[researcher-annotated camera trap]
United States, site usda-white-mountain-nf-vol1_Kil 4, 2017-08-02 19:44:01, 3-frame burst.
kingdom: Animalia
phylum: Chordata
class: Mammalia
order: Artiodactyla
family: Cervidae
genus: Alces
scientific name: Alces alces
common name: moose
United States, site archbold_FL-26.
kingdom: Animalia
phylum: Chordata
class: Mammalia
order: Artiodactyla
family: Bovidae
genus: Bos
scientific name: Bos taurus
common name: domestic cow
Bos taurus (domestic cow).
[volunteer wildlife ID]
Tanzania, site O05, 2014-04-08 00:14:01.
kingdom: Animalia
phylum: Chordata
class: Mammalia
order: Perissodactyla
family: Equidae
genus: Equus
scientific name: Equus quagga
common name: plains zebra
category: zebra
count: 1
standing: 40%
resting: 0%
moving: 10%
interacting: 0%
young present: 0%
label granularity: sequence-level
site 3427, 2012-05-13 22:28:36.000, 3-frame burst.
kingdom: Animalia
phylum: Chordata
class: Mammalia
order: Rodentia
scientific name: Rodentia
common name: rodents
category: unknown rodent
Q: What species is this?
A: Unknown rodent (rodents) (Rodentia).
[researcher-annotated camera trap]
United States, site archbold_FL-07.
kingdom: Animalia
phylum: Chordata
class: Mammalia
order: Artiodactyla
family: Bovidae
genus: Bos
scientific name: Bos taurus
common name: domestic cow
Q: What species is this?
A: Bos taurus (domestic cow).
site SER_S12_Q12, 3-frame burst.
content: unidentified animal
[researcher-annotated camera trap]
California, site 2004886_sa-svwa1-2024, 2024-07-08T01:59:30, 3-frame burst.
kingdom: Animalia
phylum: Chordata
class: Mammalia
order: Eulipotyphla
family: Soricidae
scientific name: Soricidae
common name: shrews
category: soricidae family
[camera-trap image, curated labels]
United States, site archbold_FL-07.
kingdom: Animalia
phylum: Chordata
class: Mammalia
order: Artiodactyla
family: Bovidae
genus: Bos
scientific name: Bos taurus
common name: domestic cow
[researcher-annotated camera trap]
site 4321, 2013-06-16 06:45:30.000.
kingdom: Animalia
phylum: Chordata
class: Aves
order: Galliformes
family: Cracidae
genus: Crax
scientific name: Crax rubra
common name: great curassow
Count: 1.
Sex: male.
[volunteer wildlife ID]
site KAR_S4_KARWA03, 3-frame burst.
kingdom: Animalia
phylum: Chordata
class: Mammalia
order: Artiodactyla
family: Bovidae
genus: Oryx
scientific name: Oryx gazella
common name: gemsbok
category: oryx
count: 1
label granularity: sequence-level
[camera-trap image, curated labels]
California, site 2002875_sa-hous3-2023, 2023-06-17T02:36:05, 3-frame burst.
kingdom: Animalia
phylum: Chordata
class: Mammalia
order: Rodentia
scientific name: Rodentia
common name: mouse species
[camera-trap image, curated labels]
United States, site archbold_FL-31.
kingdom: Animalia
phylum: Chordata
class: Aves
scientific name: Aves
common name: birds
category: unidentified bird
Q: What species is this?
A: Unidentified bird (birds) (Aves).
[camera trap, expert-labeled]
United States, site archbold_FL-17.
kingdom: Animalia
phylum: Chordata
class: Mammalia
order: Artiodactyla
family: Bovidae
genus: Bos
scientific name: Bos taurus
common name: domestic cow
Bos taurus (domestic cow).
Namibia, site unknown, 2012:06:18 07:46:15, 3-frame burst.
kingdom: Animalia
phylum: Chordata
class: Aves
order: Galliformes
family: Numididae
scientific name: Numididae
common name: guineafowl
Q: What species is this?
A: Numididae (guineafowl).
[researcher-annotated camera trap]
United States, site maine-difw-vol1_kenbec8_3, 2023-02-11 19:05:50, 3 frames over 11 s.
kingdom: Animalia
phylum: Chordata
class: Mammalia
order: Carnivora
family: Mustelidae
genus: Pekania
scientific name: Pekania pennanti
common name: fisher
━━━━
■ **YOUR INSTRUCTIONS**
Scan the records above for the lines holding "young present: 0%" and "family: Cracidae". Transcribe those two and every line between them word for word, and no others.

■ **ANSWER SPACE**
young present: 0%
label granularity: sequence-level
site 3427, 2012-05-13 22:28:36.000, 3-frame burst.
kingdom: Animalia
phylum: Chordata
class: Mammalia
order: Rodentia
scientific name: Rodentia
common name: rodents
category: unknown rodent
Q: What species is this?
A: Unknown rodent (rodents) (Rodentia).
[researcher-annotated camera trap]
United States, site archbold_FL-07.
kingdom: Animalia
phylum: Chordata
class: Mammalia
order: Artiodactyla
family: Bovidae
genus: Bos
scientific name: Bos taurus
common name: domestic cow
Q: What species is this?
A: Bos taurus (domestic cow).
site SER_S12_Q12, 3-frame burst.
content: unidentified animal
[researcher-annotated camera trap]
California, site 2004886_sa-svwa1-2024, 2024-07-08T01:59:30, 3-frame burst.
kingdom: Animalia
phylum: Chordata
class: Mammalia
order: Eulipotyphla
family: Soricidae
scientific name: Soricidae
common name: shrews
category: soricidae family
[camera-trap image, curated labels]
United States, site archbold_FL-07.
kingdom: Animalia
phylum: Chordata
class: Mammalia
order: Artiodactyla
family: Bovidae
genus: Bos
scientific name: Bos taurus
common name: domestic cow
[researcher-annotated camera trap]
site 4321, 2013-06-16 06:45:30.000.
kingdom: Animalia
phylum: Chordata
class: Aves
order: Galliformes
family: Cracidae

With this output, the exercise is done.